A little over a week ago, Meta announced the release of its new-generation Llama 4 models, marking what the company calls "the beginning of a new era of natively multimodal AI innovation." The new suite includes Scout and Maverick, two immediately available models and previews Behemoth, a larger, more powerful model still in development.

Technical Innovations

The newly released models feature Meta's first implementation of mixture-of-experts (MoE) architecture and several other technical advancements, like early fusion for native multimodality, an improved vision encoder, and a new training technique known as MetaP.

  1. Native Multimodality: Early fusion allowed Meta to create unified models that can process image and text data from the outset. This enables training rounds that leverage unlabeled text, image and video data simultaneously, and spares Meta from having to train text and visual data processing components separately, as was done with early multimodal systems which were made out of (at least) two independent components an LLM and a computer vision model.
  2. MoE Architecture: This architecture is considered an improvement over dense model layers. In MoE models, a token activates only a fraction of the total parameters, making the Llama 4 models more compute-efficient for training and inference than dense models of the same size.
  3. Enhanced Training Techniques: Meta developed a new approach to model training it calls MetaP. This technique enables Meta to set critical model hyperparameters, which are the settings that determine how the models will learn from data. This contrasts with parameters, which determine what the models learn from the data they are fed. Optimal hyperparameter values are often tricky to find, but they can be essential to improve model performance. According to Meta, the new MetaP technique enables it to configure the hyperparameters in its Llama 4 models more reliably.
  4. Improved Context Handling: Llama 4 Scout supports up to 10 million context tokens. According to Meta, this is due to what it calls iRoPE architecture. iRoPE uses interleaved attention layers without positional embeddings and inference time temperature scaling of attention to enhance length generalization.

Scout, Maverick, and Behemoth: Model highlights

  • Llama 4 Scout: A 17 billion active parameter model with 16 experts (109B total parameters), capable of fitting on a single NVIDIA H100 GPU with Int4 quantization.

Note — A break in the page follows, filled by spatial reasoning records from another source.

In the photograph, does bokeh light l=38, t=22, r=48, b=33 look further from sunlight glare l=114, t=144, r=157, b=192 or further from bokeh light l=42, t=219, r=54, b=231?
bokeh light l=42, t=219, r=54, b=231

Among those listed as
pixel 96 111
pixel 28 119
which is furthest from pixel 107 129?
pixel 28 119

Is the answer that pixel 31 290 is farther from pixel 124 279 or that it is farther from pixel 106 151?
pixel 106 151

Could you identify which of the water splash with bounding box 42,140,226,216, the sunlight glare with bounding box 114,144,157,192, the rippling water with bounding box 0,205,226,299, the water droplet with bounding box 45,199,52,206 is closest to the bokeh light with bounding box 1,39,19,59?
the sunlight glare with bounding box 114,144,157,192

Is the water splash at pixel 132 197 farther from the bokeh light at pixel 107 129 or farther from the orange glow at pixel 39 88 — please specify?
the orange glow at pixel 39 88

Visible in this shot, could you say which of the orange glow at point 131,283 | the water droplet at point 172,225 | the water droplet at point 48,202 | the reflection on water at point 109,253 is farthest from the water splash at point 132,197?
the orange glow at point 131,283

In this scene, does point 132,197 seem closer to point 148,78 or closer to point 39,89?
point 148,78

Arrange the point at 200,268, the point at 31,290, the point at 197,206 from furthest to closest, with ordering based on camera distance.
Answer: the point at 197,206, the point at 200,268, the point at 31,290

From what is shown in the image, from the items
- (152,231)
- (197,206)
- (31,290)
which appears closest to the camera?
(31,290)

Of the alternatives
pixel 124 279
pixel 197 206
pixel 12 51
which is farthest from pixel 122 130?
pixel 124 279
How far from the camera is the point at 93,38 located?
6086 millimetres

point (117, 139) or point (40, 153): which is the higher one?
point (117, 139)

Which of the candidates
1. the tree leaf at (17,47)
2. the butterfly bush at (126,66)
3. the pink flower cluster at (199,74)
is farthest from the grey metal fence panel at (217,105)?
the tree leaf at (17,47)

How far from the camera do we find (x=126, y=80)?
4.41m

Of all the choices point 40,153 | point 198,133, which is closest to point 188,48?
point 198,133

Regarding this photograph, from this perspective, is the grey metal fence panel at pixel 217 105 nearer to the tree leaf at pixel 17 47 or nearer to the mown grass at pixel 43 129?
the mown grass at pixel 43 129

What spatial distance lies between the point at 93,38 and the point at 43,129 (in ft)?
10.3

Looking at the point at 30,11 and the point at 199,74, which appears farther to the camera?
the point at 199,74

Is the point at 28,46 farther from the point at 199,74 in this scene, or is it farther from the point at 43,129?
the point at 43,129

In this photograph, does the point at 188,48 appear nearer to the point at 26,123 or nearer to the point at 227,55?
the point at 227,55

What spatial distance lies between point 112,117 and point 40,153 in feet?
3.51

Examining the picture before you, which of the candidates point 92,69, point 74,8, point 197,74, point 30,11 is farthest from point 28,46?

It boasts an industry-leading context window of 10 million tokens—a dramatic increase from Llama 3's 128K context length.
  • Llama 4 Maverick: A 17 billion active parameter model with 128 experts (400B total parameters), designed as Meta's "product workhorse" for general assistant and chat use cases. According to Meta, it outperforms models like GPT-4o and Gemini 2.0 Flash across various benchmarks.
  • Llama 4 Behemoth (preview only): Meta's most powerful model yet, featuring 288 billion active parameters, 16 experts, and nearly two trillion total parameters. Meta claims this model outperforms GPT-4.5, Claude Sonnet 3.7, and Gemini 2.0 Pro on several STEM benchmarks.

Availability and Applications

Both Llama 4 Scout and Llama 4 Maverick are available for download today on llama.com and Hugging Face. Users can also experience these models through Meta AI in WhatsApp, Messenger, Instagram Direct, and the Meta AI website.

Meta emphasizes that these models were designed with comprehensive safeguards, including pre- and post-training mitigations, system-level approaches like Llama Guard and Prompt Guard, and extensive evaluations and red-teaming.